▼▼▼
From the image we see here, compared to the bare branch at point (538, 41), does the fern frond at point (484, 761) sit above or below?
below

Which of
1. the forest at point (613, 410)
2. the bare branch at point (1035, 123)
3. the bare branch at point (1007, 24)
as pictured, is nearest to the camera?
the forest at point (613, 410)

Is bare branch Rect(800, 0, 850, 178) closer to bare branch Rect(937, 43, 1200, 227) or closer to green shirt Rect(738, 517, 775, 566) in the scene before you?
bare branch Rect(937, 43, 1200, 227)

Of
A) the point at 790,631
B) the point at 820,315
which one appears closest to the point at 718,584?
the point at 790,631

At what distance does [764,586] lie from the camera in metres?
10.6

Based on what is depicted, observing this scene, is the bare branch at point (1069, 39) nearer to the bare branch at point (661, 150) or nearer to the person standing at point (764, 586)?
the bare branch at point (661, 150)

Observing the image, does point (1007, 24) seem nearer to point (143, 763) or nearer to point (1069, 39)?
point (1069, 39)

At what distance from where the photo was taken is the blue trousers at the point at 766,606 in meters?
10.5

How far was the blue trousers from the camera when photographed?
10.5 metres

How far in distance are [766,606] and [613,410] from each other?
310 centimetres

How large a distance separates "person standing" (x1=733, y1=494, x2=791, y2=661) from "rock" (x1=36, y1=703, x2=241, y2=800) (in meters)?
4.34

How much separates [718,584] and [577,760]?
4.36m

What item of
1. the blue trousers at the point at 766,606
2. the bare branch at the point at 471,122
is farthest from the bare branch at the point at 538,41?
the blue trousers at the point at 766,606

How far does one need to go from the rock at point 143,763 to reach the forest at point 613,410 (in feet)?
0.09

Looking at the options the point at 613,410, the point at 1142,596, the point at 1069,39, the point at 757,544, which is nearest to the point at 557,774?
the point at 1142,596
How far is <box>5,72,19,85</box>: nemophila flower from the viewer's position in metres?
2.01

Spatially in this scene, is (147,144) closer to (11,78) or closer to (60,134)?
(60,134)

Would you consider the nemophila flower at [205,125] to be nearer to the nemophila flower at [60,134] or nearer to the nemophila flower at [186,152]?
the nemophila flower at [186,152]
▲▲▲
### Short problem
Retype the material in full. Each word must match.

### Exercise answer
From the image we see here, compared to the bare branch at point (538, 41), does the fern frond at point (484, 761) sit above or below?
below

Which of
1. the forest at point (613, 410)
2. the bare branch at point (1035, 123)
3. the bare branch at point (1007, 24)
as pictured, is nearest to the camera?
the forest at point (613, 410)

Is bare branch Rect(800, 0, 850, 178) closer to bare branch Rect(937, 43, 1200, 227) or closer to green shirt Rect(738, 517, 775, 566) in the scene before you?
bare branch Rect(937, 43, 1200, 227)

Of
A) the point at 790,631
B) the point at 820,315
which one appears closest to the point at 718,584?
the point at 790,631

At what distance does [764,586] lie from the camera in metres?
10.6

Based on what is depicted, observing this scene, is the bare branch at point (1069, 39) nearer to the bare branch at point (661, 150) or nearer to the person standing at point (764, 586)?
the bare branch at point (661, 150)

Observing the image, does point (1007, 24) seem nearer to point (143, 763) or nearer to point (1069, 39)?
point (1069, 39)

At what distance from where the photo was taken is the blue trousers at the point at 766,606 in meters?
10.5

How far was the blue trousers from the camera when photographed?
10.5 metres

How far in distance are [766,606] and [613,410] from each other?
310 centimetres

How large a distance separates "person standing" (x1=733, y1=494, x2=791, y2=661) from "rock" (x1=36, y1=703, x2=241, y2=800) (in meters)?
4.34

How much separates [718,584] and [577,760]?
4.36m

What item of
1. the blue trousers at the point at 766,606
2. the bare branch at the point at 471,122
is farthest from the bare branch at the point at 538,41?
the blue trousers at the point at 766,606

How far does one need to go from the rock at point 143,763 to reach the forest at point 613,410 (in feet)?
0.09

Looking at the options the point at 613,410, the point at 1142,596, the point at 1069,39, the point at 757,544, which is nearest to the point at 557,774?
the point at 1142,596
How far is <box>5,72,19,85</box>: nemophila flower from the viewer's position in metres?
2.01

Spatially in this scene, is (147,144) closer to (11,78) or closer to (60,134)?
(60,134)

Would you consider the nemophila flower at [205,125] to be nearer to the nemophila flower at [60,134] or nearer to the nemophila flower at [186,152]?
the nemophila flower at [186,152]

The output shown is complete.